It's vague as I am still new to node.js but I'm mainly thinking about things like if you typically keep all api in one file or if there are good ways to split it up into modules? And if anyone know any resource talking a bit more about how to design the architecture when working in node.js
Sorry for the vague question and thanks for reading.
In my opinion, Express is the good way to go if you want to build complex or big APIs.
It is among others easily testable (for instance with Mocha or Jasmine) and customizable, especially thanks to its middlewares.

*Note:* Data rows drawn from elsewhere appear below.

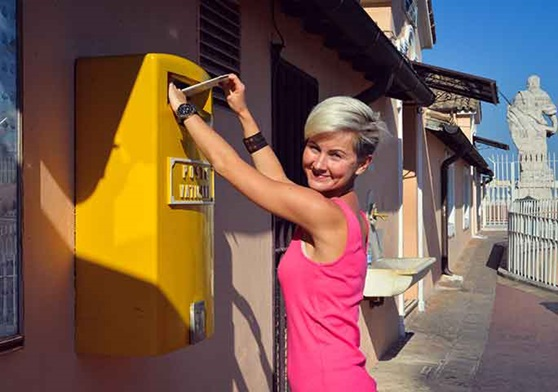 Student mails a letter home on her study abroad adventure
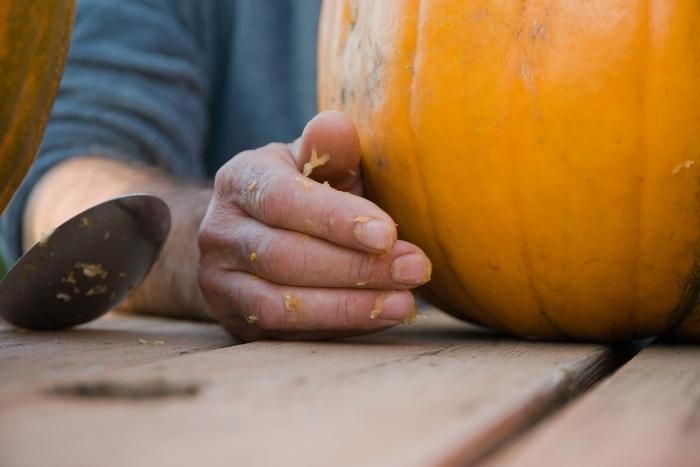 man-carving-pumpkin-during-virtual-halloween-party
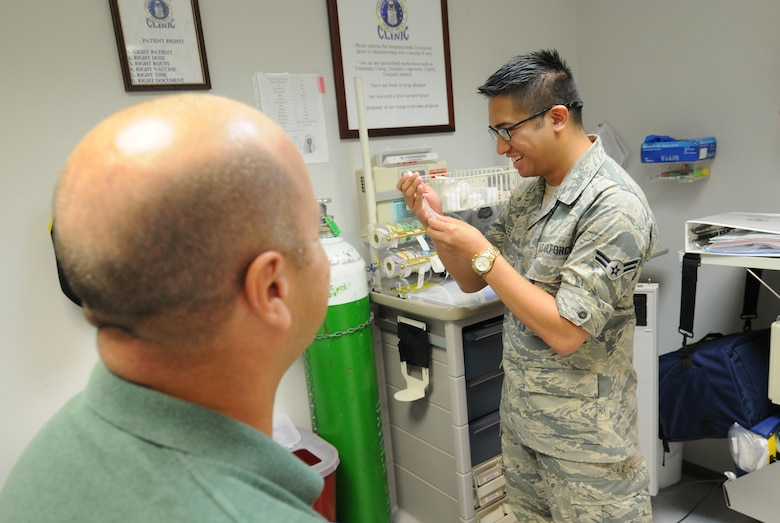 U.S. Air Force Airman 1st Class William Sales, an aerospace medical technician from the New Jersey Air National Guard's 177th Medical Group, demonstrates proper immunization techniques at the 86th Medical Clinic on Ramstein Air Base, Germany, Aug. 6. Sales is in the process of completing his immunization back-up technician training at the clinic. (U.S. Air National Guard photo by Senior Airman Shane S. Karp/Released)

For the directory structure, what I usually use is (at least) the following:
app.js : the main entrypoint. Will create the express application, indicate which controller to use for every route prefix, and assign the middlewares. Example from a previous project
controllers : will contain the controllers, the functions which will handle the requests, in the same style as in standard MVC frameworks (e.g. UserController, ...). Each controller would create an express Router object and export it. Inside the controllers, individual handlers are in charge of individual API requests, such as /api/users/list. It would use some library to access your data (e.g. Mongoose for MongoDB), and would then send the response to the client. Example (UserController.js)
models : will contain the models with all their attributes and methods. In my case, it would be the Mongoose models. Example (Song.js)
middlewares : will contain the various middlewares of the project. A practical example would be a middleware checking for an access token in the incoming request, and returning a 403 HTTP error if not. Example (AuthMiddleware.js)
helpers : various helpers
tests : unit tests of you API
This could be the minimal directory organization. On top of that, you may want to use a templating engine such as EJS to serve webpage. Take a look at « Use EJS to template your node application ».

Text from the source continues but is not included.